The Forest Park Review is celebrates its centennial in 2017. The first issue appeared on October 20, 1917. The cost was $1 per year (now that’s a bargain). The front page news of that first issue included the village council passing a “vegetable law” requiring merchants to weigh their produce when selling it. There was an appeal to citizens to “Buy a bond and help win the war,” as the U.S. had just entered World War I. 

The front page also bore a brief “Announcement” by publisher Albert L. Hall: “The Forest Park Review will be a local paper in every sense of the word. It will endeavor to publish the things that are of real interest to the people of Forest Park and to be a factor in the upbuilding of the community.” Not much has changed on that front.

The second issue of the paper changed the purchase price slightly: “Terms, $1.00 per year in advance.” The paper’s headline urged readers to, “Vote Yes on the Road Bond Issue.” The referendum called for building a road to “traverse Proviso Township north to south” (and presumably in the opposite direction, too). There was also an article urging the women of Forest Park to register to vote. 

This kind of local focus was important to the quality of life in the community but the Review wasn’t Forest Park’s first newspaper. That would be the “Harlem Post” a German weekly founded by Frank Lehman in 1895. Lehman sold the paper in 1905 and it became the “Beobachter and Post.” 

In 1914, Lina Paschal and Albert Hall started publishing the “Proviso Weekly.” They later joined forces with Edith and Henry Heileman to publish the successor to the “Proviso Weekly.” They called it the “Forest Park Review.” Before starting the Review, the Heilemans had operated the Community Press at 200 Elgin. Edith became the associate editor of the Review, while Henry concentrated on the printing operation.

In 1917, the Paschal-Hall-Heileman Co. opened the Forest Park Review office and printing plant at 7444 Madison. The building occupied 75 feet of valuable frontage on Madison. After Lina Paschal withdrew from the Review in 1921, the Hall-Heileman Co. built its new headquarters at 7233 Madison. By September 1926, the Review had outgrown the 2,500-square-foot building.

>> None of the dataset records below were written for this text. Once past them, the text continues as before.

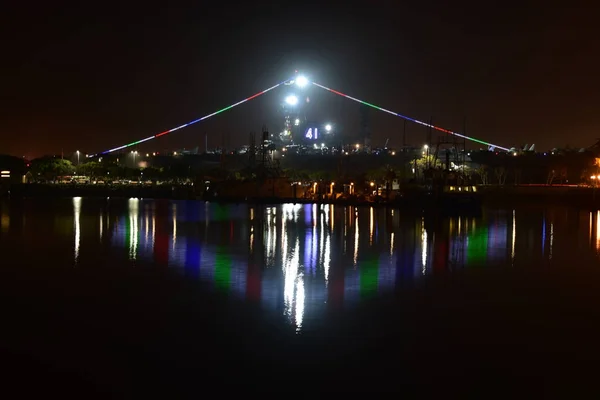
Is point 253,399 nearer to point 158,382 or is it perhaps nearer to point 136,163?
point 158,382

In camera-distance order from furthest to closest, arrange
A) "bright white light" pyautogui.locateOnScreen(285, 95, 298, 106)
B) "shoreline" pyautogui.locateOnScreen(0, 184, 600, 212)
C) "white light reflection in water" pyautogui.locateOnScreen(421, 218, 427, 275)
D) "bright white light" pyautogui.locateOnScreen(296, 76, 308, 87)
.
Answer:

The newspaper then purchased the buildings at 7236-40 Madison. The facility had 75 feet of frontage and went 150 feet deep. It was three times the size of the newspaper’s former home. The company had 25 full-time employees and published three newspapers, besides the Review. They were the “Oak Park Masonic News,” the “River Forest Leaves,” and “The High Nooner of Chicago,” which was the city’s leading Masonic newspaper. Hall-Heileman now had $75,000 in capital and 20 stockholders.

In 1917, the hit song was “For Me and My Gal.” The top-grossing film was the silent epic Cleopatra, starring Theda Bara. It cost 23 cents to see it. A Model T Ford cost between $405 and $980. Motorists paid 4 cents a gallon to fill it up. A new home cost about $5,000. 

All seemed well in Forest Park but a terrible thing happened in 1917. Congress proposed the 18th Amendment, which would bring Prohibition to the beer-loving community. 

Meanwhile, the Review prospered. The business community supported it with advertising and its circulation increased. It stuck to its mission of providing local news and continues to do so a hundred years later.

John Rice is a columnist/novelist who has seen his family thrive in Forest Park. He has published two books set in the village: The Ghost of Cleopatra and The Doll with the Sad Face.